胡大海是个顺毛驴,被大家这一顿恭维,早把“危险”二字抛到了九霄云外:“好吧!既然诸位看得起我,那我就走它一趟。不过,咱可得把丑话说到前头,此事能不能办成,我可没有把握,也许刚出门就被人家打死,也许闯营时被人家抓住。也许……这么说吧,我这一去,真是千难万险、九死一生啊,说不定会遇上什么意外。”
邓玉说道:“二王千岁久经疆场,经多见广。此番突围,定能逢凶化吉、遇难呈祥。”
胡大海说道:“你别念喜歌了。这一回呀,我心里连一点儿底也没有。”
郭英说道:“事不宜迟,请二哥速作准备。”
书要简短。朱元璋提笔在手,写了一道圣旨。飞调三十六路御总兵,到牛膛峪救驾。接着,用过玉玺,用黄缎子包好,交给胡大海。
胡大海将圣旨斜挎在身,饱餐战饭,身披重甲,从亲兵手中接过丝缰,说道:“我可要走了。诸位有什么话快点说,一会儿再想说可说不上啦!”
朱元璋道:“常言说,‘救兵如救火’,请二哥不要耽搁!”
“这个我明白,你就放心吧!”
郭英也说道:“方才我问过军需官,现在的粮食仅够十天吃用。二哥你可算着点儿,若超过十天,恐怕咱们就见不着面了。”
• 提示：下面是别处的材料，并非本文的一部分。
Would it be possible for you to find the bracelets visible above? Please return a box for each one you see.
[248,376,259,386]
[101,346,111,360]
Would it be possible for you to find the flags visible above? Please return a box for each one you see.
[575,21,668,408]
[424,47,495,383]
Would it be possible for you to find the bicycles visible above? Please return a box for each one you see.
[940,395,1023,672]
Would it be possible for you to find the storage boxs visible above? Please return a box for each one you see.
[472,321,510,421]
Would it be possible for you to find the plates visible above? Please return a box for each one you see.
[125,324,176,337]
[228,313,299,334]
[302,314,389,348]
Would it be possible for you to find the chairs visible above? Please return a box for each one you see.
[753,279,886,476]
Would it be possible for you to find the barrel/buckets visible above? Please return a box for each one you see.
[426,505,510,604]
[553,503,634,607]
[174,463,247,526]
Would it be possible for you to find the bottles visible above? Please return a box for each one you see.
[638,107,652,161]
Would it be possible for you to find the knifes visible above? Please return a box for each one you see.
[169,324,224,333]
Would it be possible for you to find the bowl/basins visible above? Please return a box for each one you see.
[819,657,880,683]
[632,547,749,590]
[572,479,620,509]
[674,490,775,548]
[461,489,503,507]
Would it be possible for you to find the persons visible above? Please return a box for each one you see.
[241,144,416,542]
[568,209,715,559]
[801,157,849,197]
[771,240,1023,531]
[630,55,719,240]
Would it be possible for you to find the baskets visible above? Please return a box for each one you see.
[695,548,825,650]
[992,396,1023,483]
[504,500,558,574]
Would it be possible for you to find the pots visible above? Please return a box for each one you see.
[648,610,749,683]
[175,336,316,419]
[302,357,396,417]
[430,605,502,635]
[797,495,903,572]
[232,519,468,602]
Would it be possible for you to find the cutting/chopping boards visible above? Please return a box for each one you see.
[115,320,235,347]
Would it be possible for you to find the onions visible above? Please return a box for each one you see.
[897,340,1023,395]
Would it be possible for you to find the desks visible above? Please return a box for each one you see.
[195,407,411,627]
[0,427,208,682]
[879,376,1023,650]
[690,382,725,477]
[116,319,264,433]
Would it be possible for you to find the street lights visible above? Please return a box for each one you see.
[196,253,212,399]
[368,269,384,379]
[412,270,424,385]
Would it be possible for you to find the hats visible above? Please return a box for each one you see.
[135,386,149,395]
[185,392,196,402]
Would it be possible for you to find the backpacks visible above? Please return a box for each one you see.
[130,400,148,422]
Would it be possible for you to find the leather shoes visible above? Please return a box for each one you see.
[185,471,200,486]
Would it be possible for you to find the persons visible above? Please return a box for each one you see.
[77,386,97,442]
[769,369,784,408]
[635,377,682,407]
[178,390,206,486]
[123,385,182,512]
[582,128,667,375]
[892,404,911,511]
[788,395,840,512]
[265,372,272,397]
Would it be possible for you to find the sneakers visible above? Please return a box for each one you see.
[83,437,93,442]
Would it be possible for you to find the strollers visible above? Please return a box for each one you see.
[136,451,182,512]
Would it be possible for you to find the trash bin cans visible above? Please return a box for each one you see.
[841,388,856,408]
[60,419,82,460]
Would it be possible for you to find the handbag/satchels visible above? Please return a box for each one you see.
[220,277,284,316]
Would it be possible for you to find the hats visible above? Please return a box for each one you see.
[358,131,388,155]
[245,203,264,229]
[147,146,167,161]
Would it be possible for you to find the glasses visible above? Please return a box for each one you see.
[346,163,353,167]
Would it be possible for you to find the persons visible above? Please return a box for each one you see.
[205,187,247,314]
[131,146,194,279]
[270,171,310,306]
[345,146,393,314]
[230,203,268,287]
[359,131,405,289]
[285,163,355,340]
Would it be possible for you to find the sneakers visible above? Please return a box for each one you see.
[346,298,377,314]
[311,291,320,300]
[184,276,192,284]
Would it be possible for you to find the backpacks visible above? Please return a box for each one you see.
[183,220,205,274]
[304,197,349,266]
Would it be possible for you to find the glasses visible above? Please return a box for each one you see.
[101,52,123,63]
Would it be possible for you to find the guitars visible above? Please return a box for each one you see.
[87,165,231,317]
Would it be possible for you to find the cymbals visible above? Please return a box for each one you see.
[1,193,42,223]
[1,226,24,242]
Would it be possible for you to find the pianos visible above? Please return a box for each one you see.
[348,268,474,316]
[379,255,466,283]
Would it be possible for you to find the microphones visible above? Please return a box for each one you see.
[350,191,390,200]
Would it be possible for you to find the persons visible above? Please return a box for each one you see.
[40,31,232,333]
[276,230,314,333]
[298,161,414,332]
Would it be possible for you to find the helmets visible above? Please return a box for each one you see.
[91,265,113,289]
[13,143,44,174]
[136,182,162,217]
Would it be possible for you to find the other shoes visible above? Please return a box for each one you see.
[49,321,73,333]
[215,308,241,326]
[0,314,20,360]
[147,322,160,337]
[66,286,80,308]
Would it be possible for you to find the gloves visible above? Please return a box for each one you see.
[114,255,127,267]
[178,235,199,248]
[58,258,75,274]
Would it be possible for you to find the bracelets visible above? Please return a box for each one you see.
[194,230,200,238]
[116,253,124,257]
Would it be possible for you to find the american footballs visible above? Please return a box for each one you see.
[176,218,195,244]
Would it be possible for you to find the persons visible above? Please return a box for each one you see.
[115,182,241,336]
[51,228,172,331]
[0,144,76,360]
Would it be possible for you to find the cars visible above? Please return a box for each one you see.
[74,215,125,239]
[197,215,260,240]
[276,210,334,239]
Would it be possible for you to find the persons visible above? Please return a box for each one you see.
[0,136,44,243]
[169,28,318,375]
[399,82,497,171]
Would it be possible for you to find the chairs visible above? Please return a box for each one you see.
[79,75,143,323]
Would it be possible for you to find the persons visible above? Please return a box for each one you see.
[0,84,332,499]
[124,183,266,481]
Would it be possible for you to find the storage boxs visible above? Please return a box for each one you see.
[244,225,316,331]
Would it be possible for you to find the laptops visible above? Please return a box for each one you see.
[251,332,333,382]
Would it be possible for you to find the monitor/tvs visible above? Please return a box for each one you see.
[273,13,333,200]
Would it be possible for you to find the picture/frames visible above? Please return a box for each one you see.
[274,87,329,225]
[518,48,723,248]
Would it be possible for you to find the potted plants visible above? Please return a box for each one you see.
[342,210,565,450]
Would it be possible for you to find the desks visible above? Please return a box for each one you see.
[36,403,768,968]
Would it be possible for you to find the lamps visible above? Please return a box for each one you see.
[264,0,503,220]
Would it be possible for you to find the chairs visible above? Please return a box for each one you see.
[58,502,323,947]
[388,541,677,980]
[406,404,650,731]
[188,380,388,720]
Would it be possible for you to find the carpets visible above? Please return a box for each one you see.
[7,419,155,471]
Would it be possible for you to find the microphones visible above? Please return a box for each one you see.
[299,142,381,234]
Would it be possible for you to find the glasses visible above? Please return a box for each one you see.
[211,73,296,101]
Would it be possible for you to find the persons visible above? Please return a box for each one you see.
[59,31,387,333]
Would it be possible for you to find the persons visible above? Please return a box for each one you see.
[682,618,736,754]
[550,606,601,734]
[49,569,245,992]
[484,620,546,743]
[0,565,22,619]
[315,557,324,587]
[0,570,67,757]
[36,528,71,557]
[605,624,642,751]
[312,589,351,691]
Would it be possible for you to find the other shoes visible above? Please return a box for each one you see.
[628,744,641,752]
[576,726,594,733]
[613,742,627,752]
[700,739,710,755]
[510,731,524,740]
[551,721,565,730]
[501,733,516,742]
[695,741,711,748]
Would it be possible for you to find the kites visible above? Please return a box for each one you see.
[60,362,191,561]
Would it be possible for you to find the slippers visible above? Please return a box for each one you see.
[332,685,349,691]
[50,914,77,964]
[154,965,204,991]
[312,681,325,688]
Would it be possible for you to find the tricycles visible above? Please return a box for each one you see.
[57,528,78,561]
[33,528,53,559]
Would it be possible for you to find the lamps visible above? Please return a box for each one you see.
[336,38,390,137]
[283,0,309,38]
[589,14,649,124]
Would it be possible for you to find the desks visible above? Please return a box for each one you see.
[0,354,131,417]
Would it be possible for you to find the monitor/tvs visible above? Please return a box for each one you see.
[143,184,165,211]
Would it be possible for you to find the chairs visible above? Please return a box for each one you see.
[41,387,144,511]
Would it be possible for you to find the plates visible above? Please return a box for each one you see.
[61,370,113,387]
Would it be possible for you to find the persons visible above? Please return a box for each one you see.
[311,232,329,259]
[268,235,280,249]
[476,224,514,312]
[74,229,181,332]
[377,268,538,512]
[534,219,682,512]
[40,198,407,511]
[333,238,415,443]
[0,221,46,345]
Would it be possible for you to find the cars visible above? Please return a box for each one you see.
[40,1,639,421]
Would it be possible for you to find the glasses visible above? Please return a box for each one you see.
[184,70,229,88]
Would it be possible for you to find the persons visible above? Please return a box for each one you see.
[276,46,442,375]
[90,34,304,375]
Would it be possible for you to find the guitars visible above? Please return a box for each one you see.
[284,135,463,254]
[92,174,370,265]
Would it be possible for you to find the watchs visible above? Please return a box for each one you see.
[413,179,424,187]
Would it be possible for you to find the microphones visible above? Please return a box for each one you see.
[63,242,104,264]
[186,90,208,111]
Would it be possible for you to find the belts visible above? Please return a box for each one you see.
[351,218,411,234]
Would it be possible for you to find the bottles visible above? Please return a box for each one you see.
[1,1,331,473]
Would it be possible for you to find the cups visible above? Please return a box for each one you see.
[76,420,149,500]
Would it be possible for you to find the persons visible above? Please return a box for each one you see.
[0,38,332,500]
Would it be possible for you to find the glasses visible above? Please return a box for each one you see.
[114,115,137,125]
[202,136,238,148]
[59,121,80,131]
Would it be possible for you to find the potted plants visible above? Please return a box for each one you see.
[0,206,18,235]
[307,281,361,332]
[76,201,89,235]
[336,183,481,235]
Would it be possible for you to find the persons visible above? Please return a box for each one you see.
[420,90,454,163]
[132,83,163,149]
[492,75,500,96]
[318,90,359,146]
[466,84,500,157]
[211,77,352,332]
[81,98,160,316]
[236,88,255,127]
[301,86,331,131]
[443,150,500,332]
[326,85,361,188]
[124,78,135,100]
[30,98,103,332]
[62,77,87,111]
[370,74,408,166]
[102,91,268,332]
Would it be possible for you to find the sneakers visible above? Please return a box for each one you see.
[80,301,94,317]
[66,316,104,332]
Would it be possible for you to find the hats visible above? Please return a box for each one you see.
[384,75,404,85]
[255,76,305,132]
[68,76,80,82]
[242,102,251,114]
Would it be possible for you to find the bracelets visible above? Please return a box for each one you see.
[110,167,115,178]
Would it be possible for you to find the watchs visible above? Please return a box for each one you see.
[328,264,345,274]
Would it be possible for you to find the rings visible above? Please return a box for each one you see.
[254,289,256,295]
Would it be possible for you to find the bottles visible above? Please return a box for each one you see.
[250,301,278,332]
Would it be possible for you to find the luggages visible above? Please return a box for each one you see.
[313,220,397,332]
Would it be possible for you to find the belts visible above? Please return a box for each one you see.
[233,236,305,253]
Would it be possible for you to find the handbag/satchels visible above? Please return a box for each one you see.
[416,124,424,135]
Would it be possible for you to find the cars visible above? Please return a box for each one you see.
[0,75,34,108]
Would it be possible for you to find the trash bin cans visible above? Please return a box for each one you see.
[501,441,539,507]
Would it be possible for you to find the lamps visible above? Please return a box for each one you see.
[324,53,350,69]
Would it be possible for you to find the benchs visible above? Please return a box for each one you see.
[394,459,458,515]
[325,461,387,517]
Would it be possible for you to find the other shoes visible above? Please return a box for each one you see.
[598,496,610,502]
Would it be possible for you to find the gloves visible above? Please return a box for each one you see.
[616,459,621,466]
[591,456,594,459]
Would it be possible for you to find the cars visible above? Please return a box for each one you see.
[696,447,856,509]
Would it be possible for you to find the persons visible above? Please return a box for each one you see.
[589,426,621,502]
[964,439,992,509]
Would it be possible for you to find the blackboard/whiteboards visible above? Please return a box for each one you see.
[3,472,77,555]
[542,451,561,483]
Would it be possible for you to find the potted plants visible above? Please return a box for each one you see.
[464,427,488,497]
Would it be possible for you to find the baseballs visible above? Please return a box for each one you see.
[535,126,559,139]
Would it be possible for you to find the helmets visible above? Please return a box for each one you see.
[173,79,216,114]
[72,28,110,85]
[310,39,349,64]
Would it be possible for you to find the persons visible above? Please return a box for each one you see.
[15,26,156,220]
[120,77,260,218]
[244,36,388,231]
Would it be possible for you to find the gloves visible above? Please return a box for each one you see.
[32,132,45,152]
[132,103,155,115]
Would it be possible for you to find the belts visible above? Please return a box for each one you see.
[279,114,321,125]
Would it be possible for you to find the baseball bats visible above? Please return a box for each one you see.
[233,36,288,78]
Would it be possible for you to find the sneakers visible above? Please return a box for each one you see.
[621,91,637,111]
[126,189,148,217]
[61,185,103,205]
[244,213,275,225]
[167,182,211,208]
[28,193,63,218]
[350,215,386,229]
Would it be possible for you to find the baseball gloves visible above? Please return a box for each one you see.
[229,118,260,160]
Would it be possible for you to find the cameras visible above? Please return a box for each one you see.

胡大海说道:“你们放心。只要我老胡活着,就不能让你们归位。”说罢,转身往外就走。
朱元璋率领众将,送了一程,又送一程。
胡大海道:“诸位留步。送君千里,终有一别。你们还能把我送回南京?”说罢,飞身上马,朝众人抱拳一施礼,奔南山口驰去。
众人恋恋不舍,又遥望了一会儿,才回营而去。
按下众人候信儿不提,单表二三千岁胡大海。他辞别众人,打马如飞,奔南山口而来。
此时,金乌西坠,玉兔东升,星光闪烁,月色朦朦,已到了定更时分。胡大海往四外观看;只见那黑乎乎的大山,手挽手、肩并肩,像顶天立地的巨人一般,静静地站在苍穹之下。山头上灯光闪闪,漫无边际。不用间,那准是苏州的兵营哨卡。再往前看,山口左右的两架大山,几乎靠在一起。上面有一架飞桥,好像两个和尚拉着手,站在那里。飞桥上风灯摇晃,火把跳跃。看样子,把守的军兵一定不少。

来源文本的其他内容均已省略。